CAMPANHA SALARIAL - 1º e 2º GRAU
Próxima reunião de negociação com o governo será nesta terça-feira

Najla Passos
ANDES-SN

A proposta do governo de criar uma nova carreira para os docentes de 1º e 2º grau das instituições federais de ensino será discutida com as entidades representativas da categoria em reunião marcada para a próxima terça-feira (12), às 19 horas, no Ministério do Planejamento – MP.

A proposta foi encaminhada às entidades no início deste mês fere princípios historicamente defendidos pelo ANDES-SN, como a isonomia salarial entre professores do ensino fundamental, médio e superior.

Para o presidente do ANDES-SN, Paulo Rizzo, a esperança é que o governo não seja tão intransigente como fora com os professores de 3º grau, quando resolveu, unilateralmente, anunciar o término das negociações. “A proposta do governo para os docentes de 1º e 2º grau é muito ruim. Além de não atender às reivindicações da campanha salarial de 2007, quebra com uma das nossas conquistas de 2004, que foi a transformação da GID, uma gratificação de caráter produtivista, em gratificação de valor fixo”, afirma Rizzo.

Quantidade X qualidade
Paulo Rizzo explica que o ANDES-SN é contrário às gratificações produtivistas, baseada no sistema de pontuação, porque todas elas se fundamentam em critérios quantitativos. “Todas as experiências demonstram que a remuneração por produção é prejudicial à qualidade do serviço prestado, principalmente em setores como a saúde e a educação”, acrescenta.

Como exemplo, o presidente cita a gratificação produtivista paga anteriormente aos servidores do Instituto Nacional de Seguridade Social – INSS, suspensa em função do escândalo das ‘papeletas de consultas’. Como os médicos recebiam por consultas, eles simplesmente diminuíam o tempo de atendimento ao paciente para poder garantir uma remuneração menos indigna no fim do mês.

Nova carreira
Os problemas detectados na proposta do governo vão muito além da reimplementação das gratificações produtivistas. Em termos gerais, o governo propõe uma carreira específica para os docentes dos IFETs, que não se baseia no princípio da indissociabilidade entre ensino, pesquisa e extensão.

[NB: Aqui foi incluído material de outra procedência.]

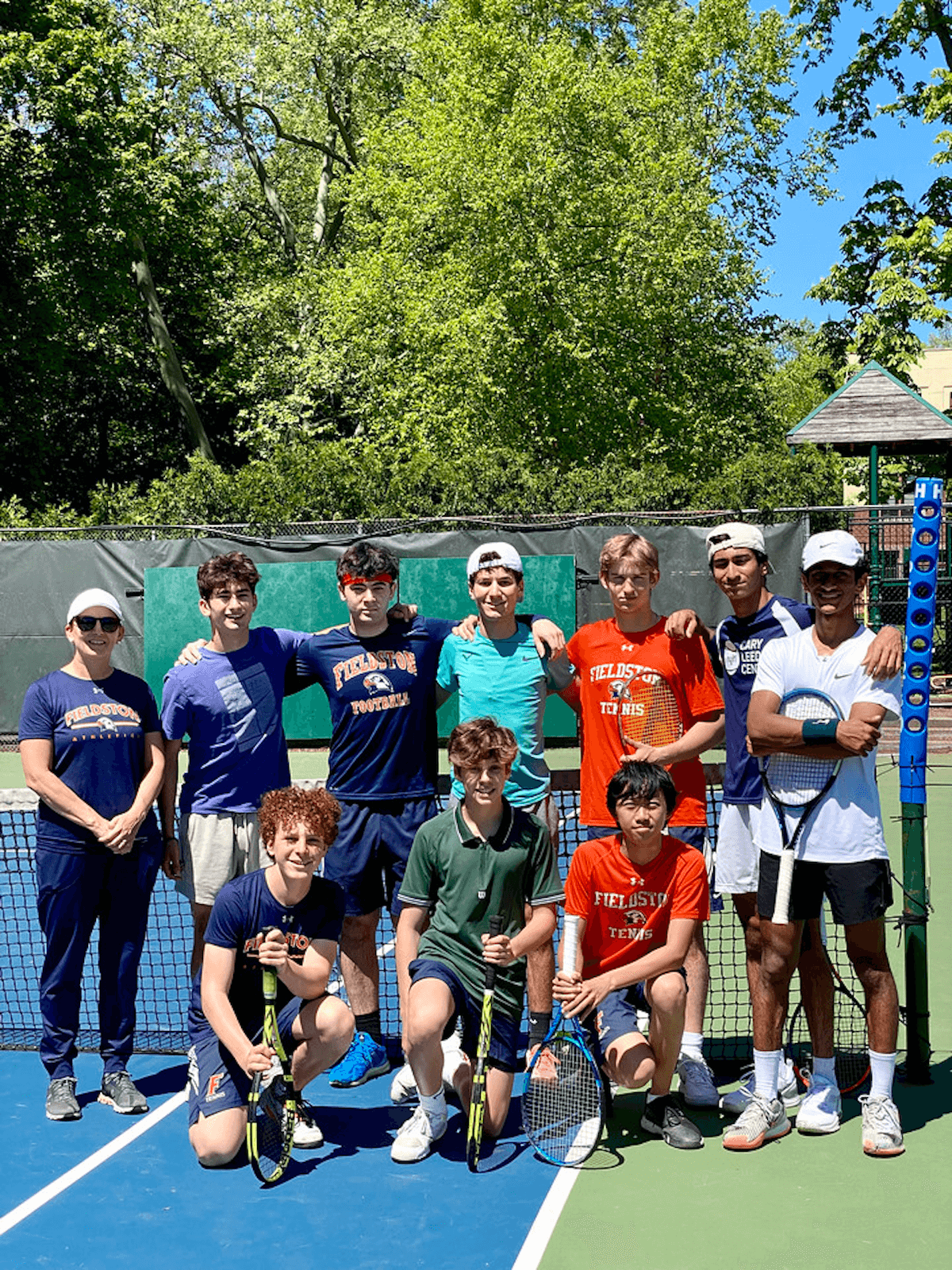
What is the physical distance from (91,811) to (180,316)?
2971cm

Trata-se da Carreira do Magistério da Educação Básica, Profissional e Tecnológica, na qual os docentes deverão ingressar por meio de “Termo de Adesão Individual”. Na avaliação do ANDES-SN, isso poderá significar a renúncia de direitos previstos na carreira anterior, excepcionalmente os relacionados à aposentadoria.

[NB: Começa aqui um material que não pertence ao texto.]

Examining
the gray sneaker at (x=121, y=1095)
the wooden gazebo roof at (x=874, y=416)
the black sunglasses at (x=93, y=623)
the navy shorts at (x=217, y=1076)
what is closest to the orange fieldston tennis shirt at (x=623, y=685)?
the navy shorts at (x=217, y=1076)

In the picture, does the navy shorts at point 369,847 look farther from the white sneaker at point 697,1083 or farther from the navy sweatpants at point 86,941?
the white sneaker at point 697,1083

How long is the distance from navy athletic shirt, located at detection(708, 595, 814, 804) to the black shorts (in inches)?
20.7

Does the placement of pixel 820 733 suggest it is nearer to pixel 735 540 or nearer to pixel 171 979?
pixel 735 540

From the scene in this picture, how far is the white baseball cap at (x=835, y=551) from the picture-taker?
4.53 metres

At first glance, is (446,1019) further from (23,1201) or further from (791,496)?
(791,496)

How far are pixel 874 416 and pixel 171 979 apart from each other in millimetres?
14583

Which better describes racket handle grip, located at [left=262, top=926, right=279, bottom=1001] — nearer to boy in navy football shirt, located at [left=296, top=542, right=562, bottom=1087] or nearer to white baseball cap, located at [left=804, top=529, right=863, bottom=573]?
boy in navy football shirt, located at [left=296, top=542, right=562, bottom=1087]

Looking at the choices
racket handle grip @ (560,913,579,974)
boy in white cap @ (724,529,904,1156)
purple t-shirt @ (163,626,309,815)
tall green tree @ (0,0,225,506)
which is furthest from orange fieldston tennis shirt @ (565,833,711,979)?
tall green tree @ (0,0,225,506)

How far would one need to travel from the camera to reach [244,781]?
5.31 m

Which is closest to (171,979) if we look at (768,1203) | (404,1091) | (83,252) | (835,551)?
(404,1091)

A estrutura remuneratória é semelhante à proposta para os docentes do ensino superior, que já foi rejeitada pela base da categoria. Prevê três componentes distintos e não relacionados: vencimento básico, incentivo de titulação e a já citada gratificação por produtividade.

Setor das Federais
No dia 16/2, o Setor das Federais volta a se reunir, em Brasília, na sede do ANDES-SN, para avaliar o processo de negociação com o governo Lula.